Яков кутался в одолженную у Петера волчью шубку и смотрел снизу вверх – на монаршую особу, императрикс Анну Ивановну, и, что скрывать – новая императрикс ему несомненно нравилась. Может, и не каноническая красавица, но высокий рост и сочетание черных волос с голубыми глазами – выигрышные карты при любой внешности. А привычка часто улыбаться и грациозная простота в обращении – доктор Ван Геделе теперь понимал, отчего не редеет очередь в императорские галанты. Пара фон Бюренов, муж и жена, стояли возле хозяйки, будто две вороны, повернувшие клювы в одну сторону – к цели, ну в точности как профили на парной античной гемме. Вид оба супруга имели надменный и потерянный. Императрица уговаривала ехать с горки красивую даму, дама, потупясь, отказывалась.

– Обер-гофмейстрина Лопухина, – прошептал Петер Якову на ухо и прибавил интимно: – Нати боится ехать.

Возле государыни возник, словно из-под земли, нарядный господинчик в пушистых мехах и что-то беззвучно проговорил ей в самое ухо. Анна рассмеялась, внезапно расцеловала смущенную даму и повелительно отстранила ее от ската.

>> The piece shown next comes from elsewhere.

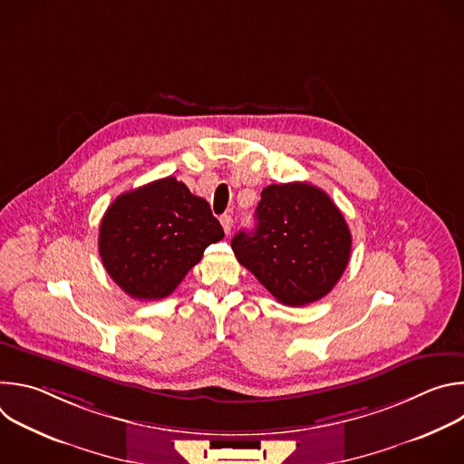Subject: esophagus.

– Она не может ехать, она брюхата, – машинально повторил Яков беззвучные слова пушистого щеголя. Он как-то забыл, что рядом с ним не де Лион его, а всего лишь кузен Петичка.

– Ты что, читаешь по губам? – восторженно изумился Петер. – Говорят, Нати и в самом деле в тяжести…

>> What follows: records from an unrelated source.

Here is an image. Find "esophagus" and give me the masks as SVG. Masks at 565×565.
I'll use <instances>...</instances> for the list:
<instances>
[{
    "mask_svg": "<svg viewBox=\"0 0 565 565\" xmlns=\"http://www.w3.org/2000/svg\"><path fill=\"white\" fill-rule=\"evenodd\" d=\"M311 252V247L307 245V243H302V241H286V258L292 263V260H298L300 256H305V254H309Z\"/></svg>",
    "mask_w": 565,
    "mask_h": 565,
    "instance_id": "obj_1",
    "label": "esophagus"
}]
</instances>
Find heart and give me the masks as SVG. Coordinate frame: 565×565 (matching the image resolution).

– Мой де Лион успел научить меня, – смущенно признался Яков. – Это бывает полезно.

Наверху, на горке, щеголь в шубе обошел кругом пустующие санки и кокетливо и невинно пригласил с балетным полупоклоном саму императрикс – мол, садитесь. Та зарделась – смуглым, почти терракотовым румянцем, ласково поманила искусителя к себе и что-то такое прошептала ему – лицо щеголя не изменилось, но накрашенные его глаза приоткрылись чуть шире.

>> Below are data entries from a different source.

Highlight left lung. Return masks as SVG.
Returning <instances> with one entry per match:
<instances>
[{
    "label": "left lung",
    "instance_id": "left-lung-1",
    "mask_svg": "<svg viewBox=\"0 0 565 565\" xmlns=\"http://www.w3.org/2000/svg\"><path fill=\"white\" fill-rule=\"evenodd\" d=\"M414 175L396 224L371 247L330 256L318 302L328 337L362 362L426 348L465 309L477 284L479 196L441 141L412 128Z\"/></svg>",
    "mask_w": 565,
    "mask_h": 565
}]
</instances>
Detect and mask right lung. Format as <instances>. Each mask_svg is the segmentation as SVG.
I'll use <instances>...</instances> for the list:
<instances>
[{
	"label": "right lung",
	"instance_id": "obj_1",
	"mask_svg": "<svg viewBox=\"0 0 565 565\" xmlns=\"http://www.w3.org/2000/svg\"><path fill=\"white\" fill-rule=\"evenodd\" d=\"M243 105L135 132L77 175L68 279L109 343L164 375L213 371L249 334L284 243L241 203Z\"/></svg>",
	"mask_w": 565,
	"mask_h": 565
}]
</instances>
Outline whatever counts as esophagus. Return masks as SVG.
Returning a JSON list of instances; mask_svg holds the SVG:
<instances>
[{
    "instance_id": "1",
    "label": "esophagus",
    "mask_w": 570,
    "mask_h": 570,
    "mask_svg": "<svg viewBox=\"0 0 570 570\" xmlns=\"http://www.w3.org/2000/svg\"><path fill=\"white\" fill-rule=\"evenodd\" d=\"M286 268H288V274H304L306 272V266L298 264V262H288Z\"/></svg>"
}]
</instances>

– Что такое она ему сказала? – тут же пристал любопытный Петер.

– Не понял, не видно было, – соврал Яков. Пусть и разобрал он слова – передавать их Петеру было бы подло, довольно того, что по глупости он уже выдал красавицу-гофмейстрину. – А кто – он?

– Этот малый тут главный, это церемониймейстер, обер-гофмаршал, – Петер поднял брови и закатил многозначительно глаза – мол, посчитай и этого галанта. – Рейнгольд фон Левенвольде.

– Ничего себе, – Якову весьма понравилось сложносочиненное галантское имя. – О, глянь, какой лев! Тут можешь и не закатывать глаза, я сам обо всем догадался.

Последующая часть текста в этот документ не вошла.